EXCERPTED DATA Block Start

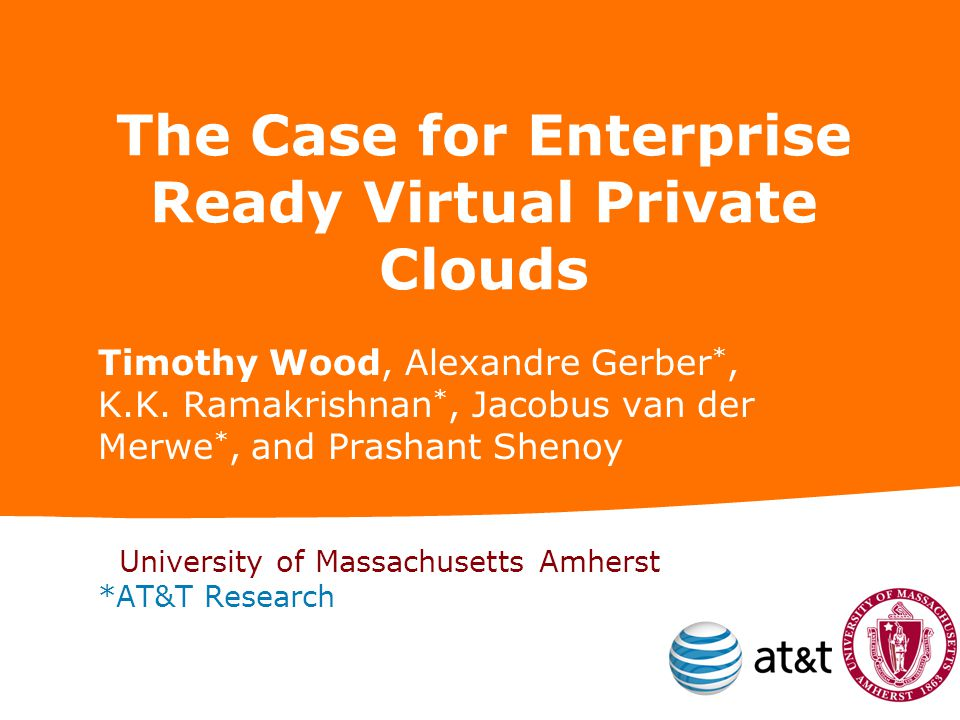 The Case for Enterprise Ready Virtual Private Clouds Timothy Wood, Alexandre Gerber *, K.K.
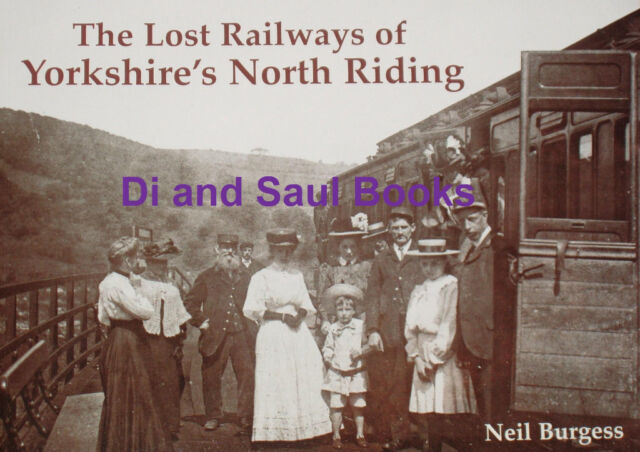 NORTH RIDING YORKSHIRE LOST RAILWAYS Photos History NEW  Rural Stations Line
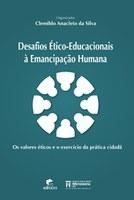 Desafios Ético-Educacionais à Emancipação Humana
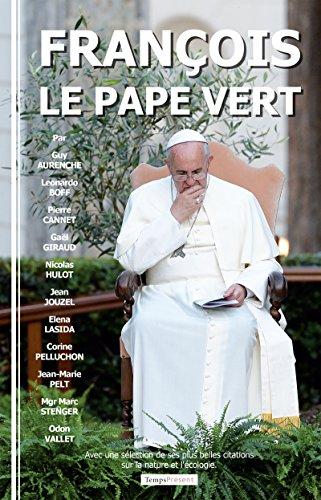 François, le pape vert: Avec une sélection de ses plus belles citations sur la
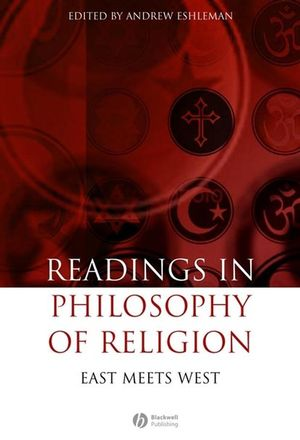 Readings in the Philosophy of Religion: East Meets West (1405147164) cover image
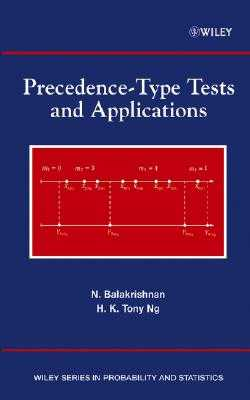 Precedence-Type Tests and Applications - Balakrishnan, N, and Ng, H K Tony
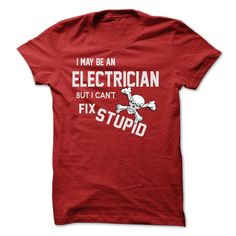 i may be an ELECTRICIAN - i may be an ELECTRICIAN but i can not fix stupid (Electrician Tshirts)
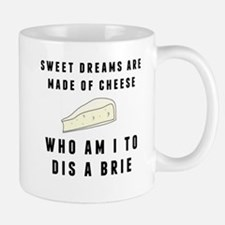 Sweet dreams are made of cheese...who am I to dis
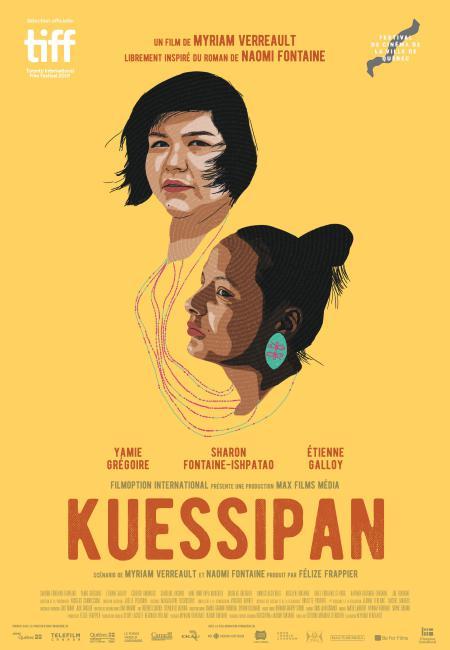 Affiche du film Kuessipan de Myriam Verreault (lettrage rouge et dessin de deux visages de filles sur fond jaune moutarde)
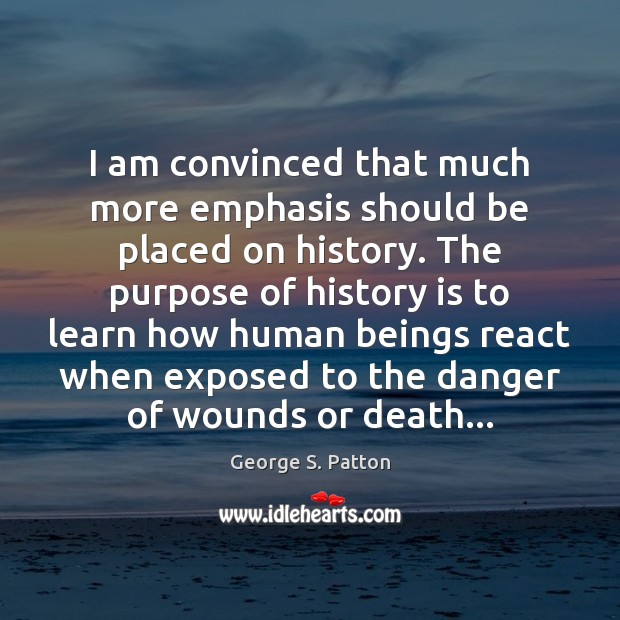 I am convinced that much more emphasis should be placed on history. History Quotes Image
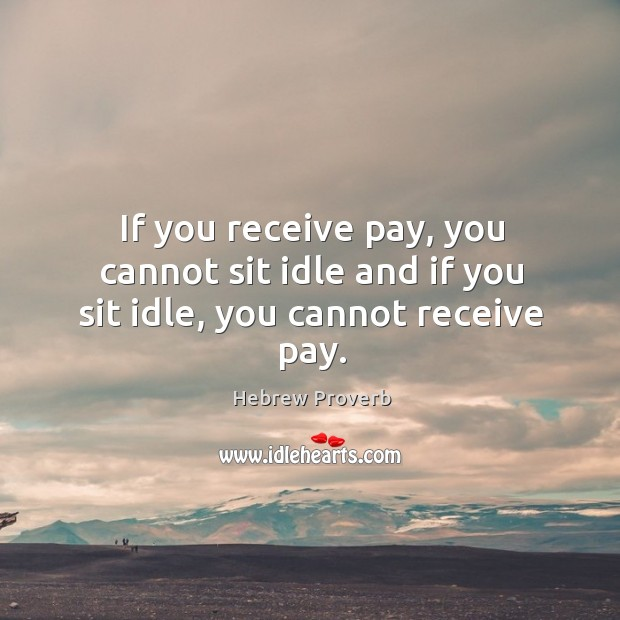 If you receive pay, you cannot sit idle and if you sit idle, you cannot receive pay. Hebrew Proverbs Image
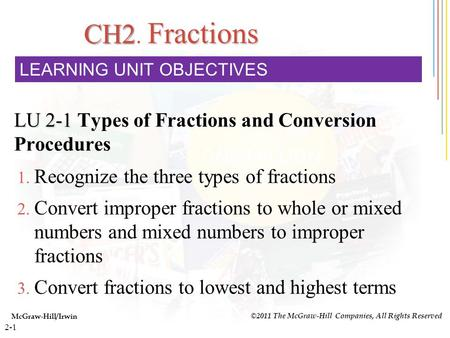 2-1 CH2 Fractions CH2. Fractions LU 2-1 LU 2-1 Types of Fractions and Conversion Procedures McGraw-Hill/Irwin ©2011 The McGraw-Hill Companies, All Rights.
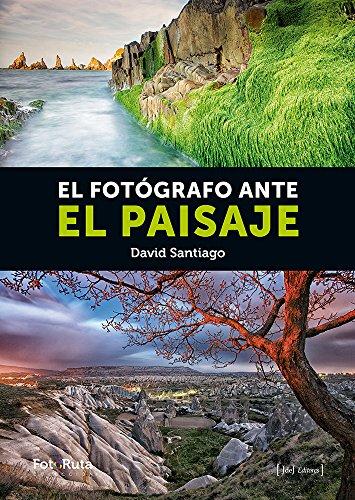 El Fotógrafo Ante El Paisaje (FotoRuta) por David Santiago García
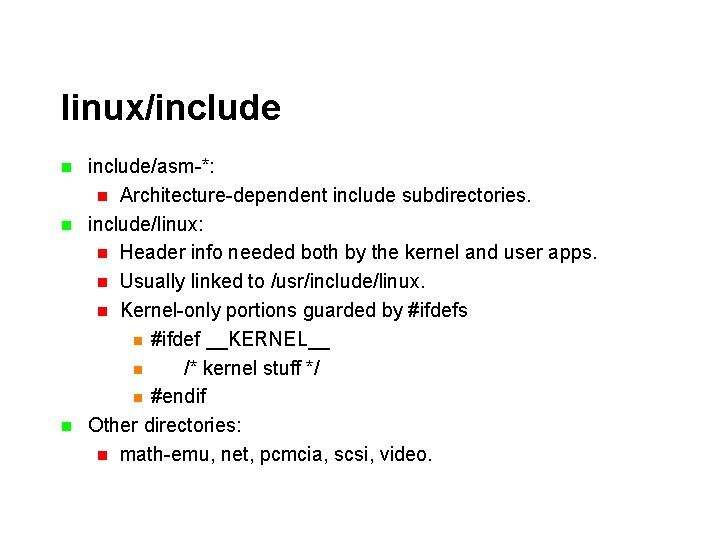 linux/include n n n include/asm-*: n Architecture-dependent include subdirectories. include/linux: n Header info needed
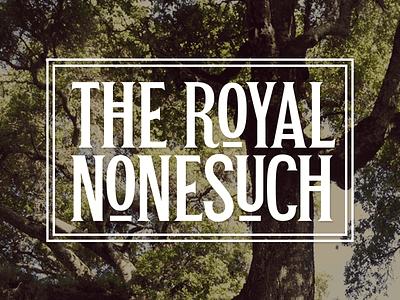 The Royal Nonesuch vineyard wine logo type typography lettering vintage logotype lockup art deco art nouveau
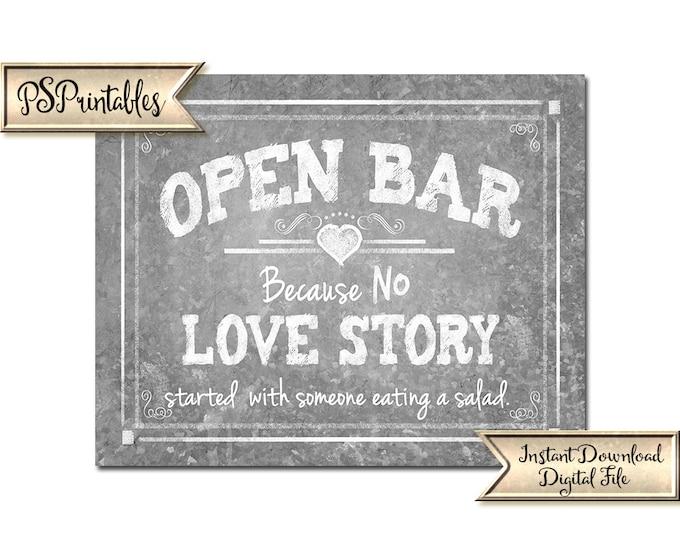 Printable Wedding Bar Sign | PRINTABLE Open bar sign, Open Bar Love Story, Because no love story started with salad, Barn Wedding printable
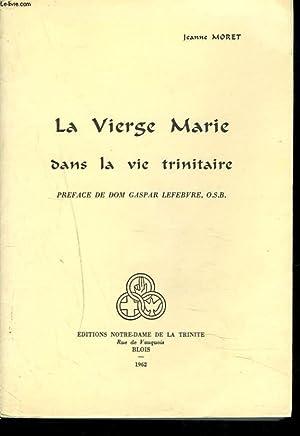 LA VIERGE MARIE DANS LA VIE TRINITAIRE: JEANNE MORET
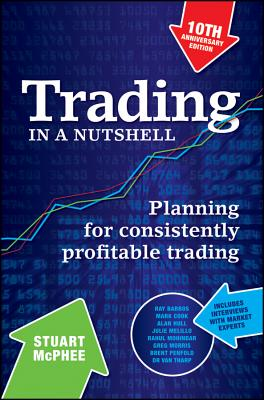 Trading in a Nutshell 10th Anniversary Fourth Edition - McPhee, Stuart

EXCERPTED DATA Block End

Output the material word for word, and keep the pictures out.

 The Case for Enterprise Ready Virtual Private Clouds Timothy Wood, Alexandre Gerber *, K.K.
 NORTH RIDING YORKSHIRE LOST RAILWAYS Photos History NEW  Rural Stations Line
 Desafios Ético-Educacionais à Emancipação Humana
 François, le pape vert: Avec une sélection de ses plus belles citations sur la
 Readings in the Philosophy of Religion: East Meets West (1405147164) cover image
 Precedence-Type Tests and Applications - Balakrishnan, N, and Ng, H K Tony
 i may be an ELECTRICIAN - i may be an ELECTRICIAN but i can not fix stupid (Electrician Tshirts)
 Sweet dreams are made of cheese...who am I to dis
 Affiche du film Kuessipan de Myriam Verreault (lettrage rouge et dessin de deux visages de filles sur fond jaune moutarde)
 I am convinced that much more emphasis should be placed on history. History Quotes Image
 If you receive pay, you cannot sit idle and if you sit idle, you cannot receive pay. Hebrew Proverbs Image
 2-1 CH2 Fractions CH2. Fractions LU 2-1 LU 2-1 Types of Fractions and Conversion Procedures McGraw-Hill/Irwin ©2011 The McGraw-Hill Companies, All Rights.
 El Fotógrafo Ante El Paisaje (FotoRuta) por David Santiago García
 linux/include n n n include/asm-*: n Architecture-dependent include subdirectories. include/linux: n Header info needed
 The Royal Nonesuch vineyard wine logo type typography lettering vintage logotype lockup art deco art nouveau
 Printable Wedding Bar Sign | PRINTABLE Open bar sign, Open Bar Love Story, Because no love story started with salad, Barn Wedding printable
 LA VIERGE MARIE DANS LA VIE TRINITAIRE: JEANNE MORET
 Trading in a Nutshell 10th Anniversary Fourth Edition - McPhee, Stuart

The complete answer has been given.